LEE KIM (Executive Producer/Producer)
He has been actively involved in the entertainment industry as a producer, director,
actor and musician for over 8 years. His producing credits include The Message, a short
film that he directed, wrote and produced, and Smiling at the Sky, a feature film currently
in development. As an actor, some of his film and television credits include Intelligence,
Anonymous Rex, Bondage and guest appearances in Smallville, The Dead Zone, The
Evidence, and Killer Instinct. Lee is also an accomplished singer/songwriter, having
released an independent CD titled “Close to You” in 2000. His CD garnered attention
across the country with radio play throughout Canada and the U.S. He has performed
live in numerous venues and had TV interviews and performances on Canada AM, CityTV, and Breakfast TV.
Along with his involvement in the film and entertainment industry, Lee has a number of
years experience in the business world. He is a graduate of the University of Toronto,
with a degree in Economics. His business experience includes 6 years in the financial
services industry as a consultant with a specialization in the brokerage and banking
sectors. He has been involved in a number of high profile transactions, providing
financial analysis and industry knowledge for his clients. He spent the majority of his
time between Toronto and New York City until leaving the financial industry to pursue
a career in the arts.

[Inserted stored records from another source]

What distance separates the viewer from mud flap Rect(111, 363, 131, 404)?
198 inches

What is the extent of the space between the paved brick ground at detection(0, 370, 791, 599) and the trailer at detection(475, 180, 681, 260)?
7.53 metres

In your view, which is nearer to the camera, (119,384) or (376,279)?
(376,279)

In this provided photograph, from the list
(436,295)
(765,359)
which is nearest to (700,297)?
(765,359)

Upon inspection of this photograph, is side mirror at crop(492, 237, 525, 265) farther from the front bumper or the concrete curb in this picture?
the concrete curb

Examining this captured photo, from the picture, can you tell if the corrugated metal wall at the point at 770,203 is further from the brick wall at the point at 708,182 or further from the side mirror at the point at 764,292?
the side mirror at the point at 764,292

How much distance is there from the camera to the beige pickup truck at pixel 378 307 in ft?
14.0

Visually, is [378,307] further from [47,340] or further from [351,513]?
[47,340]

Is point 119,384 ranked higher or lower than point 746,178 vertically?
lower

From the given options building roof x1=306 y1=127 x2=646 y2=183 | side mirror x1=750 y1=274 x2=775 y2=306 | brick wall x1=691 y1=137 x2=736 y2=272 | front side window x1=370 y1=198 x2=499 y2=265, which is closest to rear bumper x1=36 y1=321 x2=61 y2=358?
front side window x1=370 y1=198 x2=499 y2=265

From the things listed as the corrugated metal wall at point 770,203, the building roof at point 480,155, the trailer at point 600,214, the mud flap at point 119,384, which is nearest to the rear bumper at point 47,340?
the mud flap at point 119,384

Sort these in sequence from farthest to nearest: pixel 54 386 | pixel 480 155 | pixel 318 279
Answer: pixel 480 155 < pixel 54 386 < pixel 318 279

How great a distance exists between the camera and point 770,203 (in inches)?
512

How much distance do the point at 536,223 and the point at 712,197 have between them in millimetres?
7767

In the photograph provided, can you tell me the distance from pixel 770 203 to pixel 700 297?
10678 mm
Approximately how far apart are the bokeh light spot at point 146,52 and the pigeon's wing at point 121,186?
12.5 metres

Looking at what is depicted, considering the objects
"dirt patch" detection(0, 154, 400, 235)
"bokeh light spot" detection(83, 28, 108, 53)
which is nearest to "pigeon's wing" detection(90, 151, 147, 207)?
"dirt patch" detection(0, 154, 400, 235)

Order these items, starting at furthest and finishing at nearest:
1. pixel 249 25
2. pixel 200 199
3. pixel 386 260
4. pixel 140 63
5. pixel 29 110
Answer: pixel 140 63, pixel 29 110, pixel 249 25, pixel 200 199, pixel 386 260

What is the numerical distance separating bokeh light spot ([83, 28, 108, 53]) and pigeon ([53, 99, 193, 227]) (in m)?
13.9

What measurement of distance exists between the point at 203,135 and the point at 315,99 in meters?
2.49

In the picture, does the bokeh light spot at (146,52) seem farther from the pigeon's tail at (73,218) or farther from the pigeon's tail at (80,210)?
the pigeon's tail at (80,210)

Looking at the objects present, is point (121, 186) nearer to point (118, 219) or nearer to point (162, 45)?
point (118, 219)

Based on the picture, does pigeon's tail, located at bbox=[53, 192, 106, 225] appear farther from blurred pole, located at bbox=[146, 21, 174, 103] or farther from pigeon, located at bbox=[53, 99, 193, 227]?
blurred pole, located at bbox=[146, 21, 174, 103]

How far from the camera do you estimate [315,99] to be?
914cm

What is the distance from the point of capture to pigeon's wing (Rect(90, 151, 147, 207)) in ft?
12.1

It is the combination of the acting and business that led Lee to form
Resolute Films and Entertainment in 2006.
MICHA DAHAN (Cinematographer)
She is a Juno nominated music video Director/Cinematographer. He has shot and
directed videos for I Mother Earth, David Usher, Our Lady Peace, Holly MacNarland, and
Finger 11. In addition to music videos, Micha has shot commercials, short films,
documentaries, television shows; comedy, action, drama; special effects, and stopmotion animation. Recently he shot episodes of Urban Legends and Masterminds, and
videos for Breaking Benjamin, and Our Lady Peace.
RACHEL FORD (Production/Costume Designer)
She designs both costume and environments. Her production design credits include
Boundless, Outset and Chasing Aces. She has designed costumes for both stage and screen
including Smart Woman Survival Guide, Design Rivals, The House, and Bounded Pairs. Her
stage credits include The Bible and Romeo & Juliet Remixed, which garnered her a Dora
Award Nomination for Outstanding Costume Design.